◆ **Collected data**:
========================

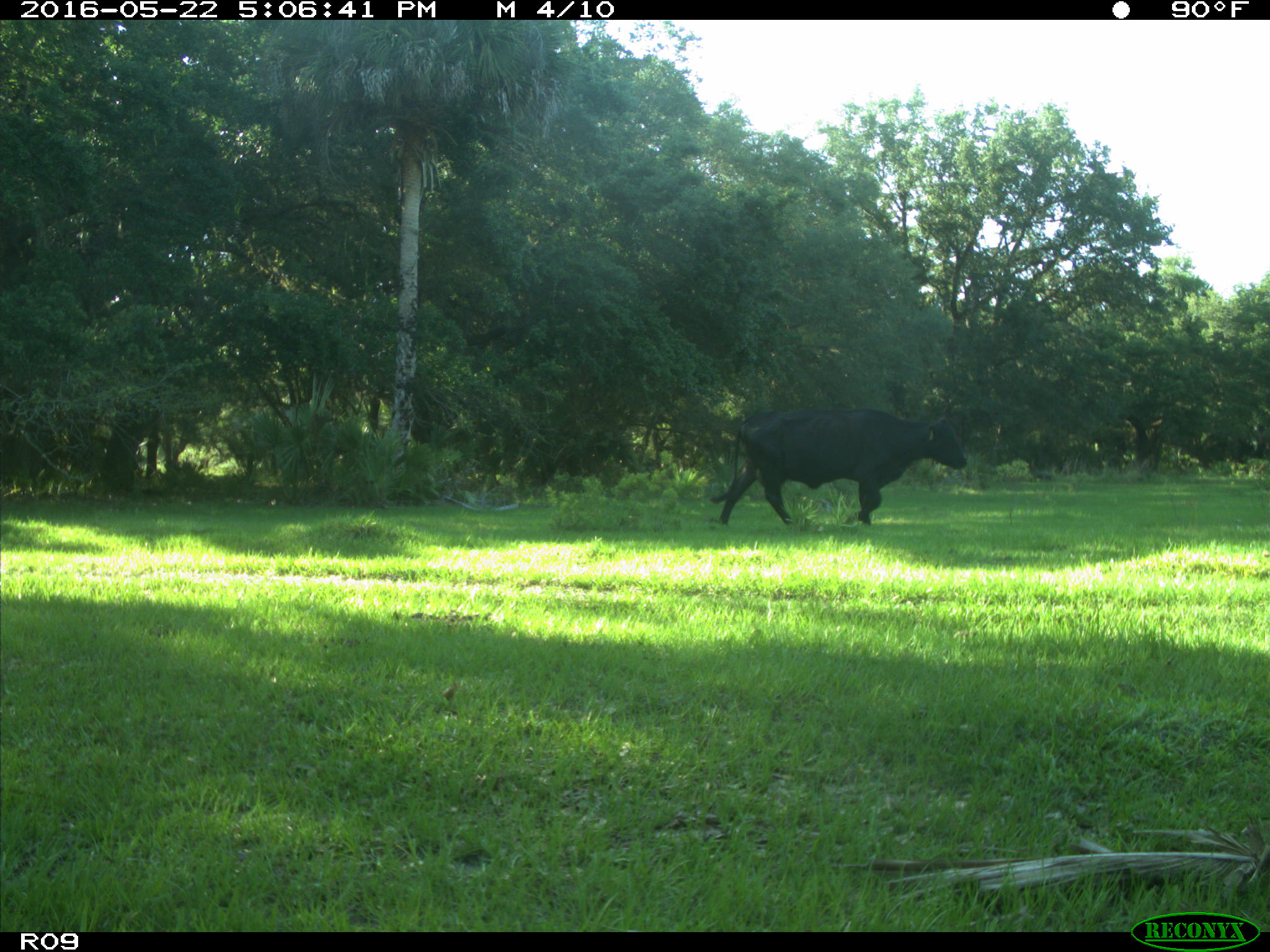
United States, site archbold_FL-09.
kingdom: Animalia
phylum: Chordata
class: Mammalia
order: Artiodactyla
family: Bovidae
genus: Bos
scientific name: Bos taurus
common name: domestic cow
Bos taurus (domestic cow).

========================

◆ **Prompt**: Set down all the entries above verbatim, and include none of the pictures.

◆ **Written response**:
United States, site archbold_FL-09.
kingdom: Animalia
phylum: Chordata
class: Mammalia
order: Artiodactyla
family: Bovidae
genus: Bos
scientific name: Bos taurus
common name: domestic cow
Bos taurus (domestic cow).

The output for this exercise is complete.